As I was driving home from work one day, I couldn't help but notice the increasingly obvious number of trailers and tractors that were parked at various businesses along the Interstate. One major trailer dealer had used equipment two and three deep in his back lot, which appeared to be full. With so many tractors and trailers just sitting idle, my only thoughts were of the tires that are slowly “drying out” with each passing month.
While it's just my opinion, I'm fairly confident that thousands of truck tires and casings are unnecessarily scrapped on an annual basis because the sidewall rubber starts to develop small cracks. The weather-checking or “dry-rot,” as it's known, poses no risk to the performance of the casing in its minor stages. In fact, in order for it to result in any damage, it must extend to the steel body cables or be greater than 2/32 of an inch deep. Of course, not all sidewall cracks should be ignored. Large circumferential cracks about an inch above the rim flange and small cracks near the shoulder should be inspected by a tire professional. But just like the theory that all roadside tire debris is the result of faulty retreads, the court of public opinion has already determined that all tires with sidewall cracks should be immediately removed from service.
Tire manufacturers have made incredible advances in developing rubber compounds that are resistant to the effects of ozone and ultraviolet (UV) rays, but most will still develop some cosmetic cracking as they age even when perfectly maintained and stored indoors. While age plays a role, it's not the only factor. I've seen six-year-old casings with very minor weather-checking and three-year-old original tread tires with cracks so numerous and deep I was amazed that the tire was still inflated.
While it's human nature to be skeptical of the casing's integrity, it bears repeating that the cracks typically need to be 2/32 of an inch deep in order for there to be any concern. Unfortunately, the law enforcement community will instinctively be drawn to tires with severe weather-checking, so fleets and operators are forced to take steps to prevent them from being left in service. Since it's inevitable, the first key to preventing this from turning into a blinking red light that screams “inspect me” is to make sure the tires get regular exercise.
As I mentioned previously, chemicals are added to rubber compounds to combat the effects of ozone and UV light. In order for those additives to minimize or prevent weather-checking, however, the tires must be periodically operated so the rubber flexes and remains pliable. The longer the tires sit, the more susceptible they become to weather-checking, so fleets need to find ways to rotate idle equipment into service. And companies that purchase used tractors or trailers should also carefully inspect the tires because in some cases they may need to be replaced.

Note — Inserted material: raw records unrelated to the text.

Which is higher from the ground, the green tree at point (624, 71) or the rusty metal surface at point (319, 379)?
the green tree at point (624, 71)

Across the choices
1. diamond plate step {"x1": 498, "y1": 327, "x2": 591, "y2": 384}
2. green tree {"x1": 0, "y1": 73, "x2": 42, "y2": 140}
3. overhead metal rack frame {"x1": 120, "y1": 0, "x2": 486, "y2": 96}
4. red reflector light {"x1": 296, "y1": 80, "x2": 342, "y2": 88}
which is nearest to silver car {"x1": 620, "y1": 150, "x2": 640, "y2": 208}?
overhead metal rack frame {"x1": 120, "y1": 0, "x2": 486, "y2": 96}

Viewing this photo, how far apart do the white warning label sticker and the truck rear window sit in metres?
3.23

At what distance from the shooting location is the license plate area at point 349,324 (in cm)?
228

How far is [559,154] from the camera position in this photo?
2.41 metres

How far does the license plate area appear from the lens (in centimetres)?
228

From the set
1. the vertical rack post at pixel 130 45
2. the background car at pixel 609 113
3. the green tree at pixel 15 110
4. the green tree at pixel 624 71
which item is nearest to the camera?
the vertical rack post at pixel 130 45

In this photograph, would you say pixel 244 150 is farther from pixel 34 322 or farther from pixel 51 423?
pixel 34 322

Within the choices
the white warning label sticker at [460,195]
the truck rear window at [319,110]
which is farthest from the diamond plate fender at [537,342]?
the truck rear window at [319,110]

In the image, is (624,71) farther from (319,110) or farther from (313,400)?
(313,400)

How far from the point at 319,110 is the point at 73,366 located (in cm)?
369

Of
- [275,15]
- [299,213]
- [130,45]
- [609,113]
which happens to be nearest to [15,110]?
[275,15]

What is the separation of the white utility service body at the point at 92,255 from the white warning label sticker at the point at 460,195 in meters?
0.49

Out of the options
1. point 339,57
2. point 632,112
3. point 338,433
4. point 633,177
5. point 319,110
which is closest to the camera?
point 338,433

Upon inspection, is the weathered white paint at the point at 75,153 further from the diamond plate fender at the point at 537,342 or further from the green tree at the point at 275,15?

Another factor that contributes to weather-checking is the excessive use of protective sidewall “dressings” and caustic tire cleaners. Most of these products actually contribute to the problem by drawing the chemicals to the surface and away from the rubber. It's also important to note that prolonged underinflation and heat damage can increase the rate and severity of the cracking so basic maintenance is vital. Since weather-checking is unavoidable, fleets and drivers should not be alarmed when small cosmetic cracks start appearing on the sidewall. If there is any doubt, contact the tire manufacturer or a tire professional for their assessment before scrapping the tire.